The intervention was provided at no cost to patients.

• The sample was comprised of 36 patients (83% female, 17% male).  
• Mean age was 50 years (standard deviation [SD] = 12 years; range 28–75 years).
• The majority of patients (n = 27) had breast cancer.
• Patients had completed all cancer treatments, except long-term hormone treatment. Patients had received diverse treatments (i.e., chemotherapy, radiotherapy, surgery, and biotherapy) before the intervention.
• Time lapse since the last treatment varied, with a mean of nine months (SD = 14 months; range 0–60 months).
• Twenty patients were on hormone treatment during the intervention.

• Single site
• Outpatient
• University hospital in Belgium

• Patients were undergoing the transition after initial treatment phase of care.
• The study has clinical applicability for late effects and survivorship.

The study used a prospective, one-group pre-/posttest design.

• European Organization for Research and Treatment of Cancer Core Quality of Life Questionnaire (EORTC QLQ-C30), to measure global QOL and physical functioning and condition
• Functional Assessment of Cancer Therapy–Fatigue (FACT-F), to measure fatigue
• Hospital Anxiety and Depression Scale (HADS), to measure depression and anxiety
• RAND 36-Item Health Survey (RAND-36), to measure general health-related QOL
• Tampa Scale of Kinesiophobia, to measure fear of movement or injury
• Distress Barometer, to measure distress
• Tecumseh Step Test, to measure cardiorespiratory fitness

• The authors noted significant improvements in QOL (p < 0.001), physical condition (p = 0.007), fatigue (p = 0.01), and depression (p = 0.012).
• Kinesiophobia (p = 0.229), distress (p = 0.344), and anxiety (p = 0.101) did not change significantly.
• In regard to depression, HADS scores changed from 5.71 (SD = 4.7) to 4.13 (SD = 4.36). This change was statistically significant.

The rehabilitation program was associated with a positive effect on depression, fatigue, and QOL; however, weaknesses in study design may preclude making a definitive conclusion based on the study. Prospective randomized studies must determine the long-term impact and the relative contribution of the program versus spontaneous recovery. Future research should also consider the cost-effectiveness of the rehabilitation program.

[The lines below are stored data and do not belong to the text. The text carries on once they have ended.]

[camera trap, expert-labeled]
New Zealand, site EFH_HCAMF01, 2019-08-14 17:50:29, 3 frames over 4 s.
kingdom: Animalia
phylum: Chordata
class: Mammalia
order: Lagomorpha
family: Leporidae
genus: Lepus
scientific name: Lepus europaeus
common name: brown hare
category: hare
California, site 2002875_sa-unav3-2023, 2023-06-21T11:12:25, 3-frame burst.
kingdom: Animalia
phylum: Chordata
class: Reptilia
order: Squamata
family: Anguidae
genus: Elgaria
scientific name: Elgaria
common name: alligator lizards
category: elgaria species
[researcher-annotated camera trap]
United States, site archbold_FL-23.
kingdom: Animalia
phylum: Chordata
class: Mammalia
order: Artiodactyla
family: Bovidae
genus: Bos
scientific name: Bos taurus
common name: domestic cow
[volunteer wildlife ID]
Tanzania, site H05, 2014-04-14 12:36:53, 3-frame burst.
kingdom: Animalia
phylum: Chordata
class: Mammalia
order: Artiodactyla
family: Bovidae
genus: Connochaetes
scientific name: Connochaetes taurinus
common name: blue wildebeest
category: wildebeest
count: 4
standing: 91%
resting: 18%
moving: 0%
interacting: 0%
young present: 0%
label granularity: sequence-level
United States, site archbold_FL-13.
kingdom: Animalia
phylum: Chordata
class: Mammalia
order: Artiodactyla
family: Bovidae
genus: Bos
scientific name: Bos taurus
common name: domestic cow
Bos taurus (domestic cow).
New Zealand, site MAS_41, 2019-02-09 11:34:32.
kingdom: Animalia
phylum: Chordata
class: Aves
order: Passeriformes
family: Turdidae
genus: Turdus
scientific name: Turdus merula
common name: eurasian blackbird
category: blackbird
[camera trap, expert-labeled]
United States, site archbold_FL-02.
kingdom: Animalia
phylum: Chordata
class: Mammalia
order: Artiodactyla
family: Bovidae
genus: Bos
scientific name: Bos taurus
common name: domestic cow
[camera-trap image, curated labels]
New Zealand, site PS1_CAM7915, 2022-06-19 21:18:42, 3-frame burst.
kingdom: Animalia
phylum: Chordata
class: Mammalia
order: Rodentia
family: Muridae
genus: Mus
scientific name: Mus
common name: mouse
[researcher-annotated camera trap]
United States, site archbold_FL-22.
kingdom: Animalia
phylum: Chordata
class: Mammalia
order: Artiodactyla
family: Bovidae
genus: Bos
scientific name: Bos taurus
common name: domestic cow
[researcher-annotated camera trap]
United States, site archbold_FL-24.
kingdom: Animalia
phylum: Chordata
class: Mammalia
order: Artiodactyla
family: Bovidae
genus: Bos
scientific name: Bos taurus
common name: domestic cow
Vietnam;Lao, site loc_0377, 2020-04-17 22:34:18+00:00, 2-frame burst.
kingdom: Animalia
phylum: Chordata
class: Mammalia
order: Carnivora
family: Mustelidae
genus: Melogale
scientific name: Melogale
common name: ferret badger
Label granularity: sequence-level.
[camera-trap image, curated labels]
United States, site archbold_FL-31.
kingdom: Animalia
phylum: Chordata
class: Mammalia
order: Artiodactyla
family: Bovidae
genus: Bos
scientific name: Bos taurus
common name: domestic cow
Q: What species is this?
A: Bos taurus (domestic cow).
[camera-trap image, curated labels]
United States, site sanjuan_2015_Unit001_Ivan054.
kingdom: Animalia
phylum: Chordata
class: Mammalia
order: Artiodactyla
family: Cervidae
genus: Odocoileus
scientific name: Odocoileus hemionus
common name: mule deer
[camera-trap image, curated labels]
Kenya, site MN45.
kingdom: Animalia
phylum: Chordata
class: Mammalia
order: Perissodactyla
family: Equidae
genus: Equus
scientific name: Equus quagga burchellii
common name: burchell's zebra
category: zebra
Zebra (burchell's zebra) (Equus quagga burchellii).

• The small sample size and nature of the sample (i.e., patients with early stage breast cancer) threaten the external validity of the study.
• The study did not include an appropriate control group. The lack of control group threatens the internal validity of the study. Thus, statistically significant effects may be placebo effects or time effects.
• The study did not include information regarding the scale and range of scores and method of score computation; therefore, the credibility of analysis based on the scores is unknown.
• The authors did not report whether patients were clinically depressed and if the improvement in the depression score indicates a clinically significant change.
• For various reasons, more than half (51%) of the patients who had an intake interview did not participate in the study. This may generate problems associated with the applicability of the program to patients with cancer.

Multidisciplinary rehabilitation can be one way to manage depression and fatigue in patients with cancer.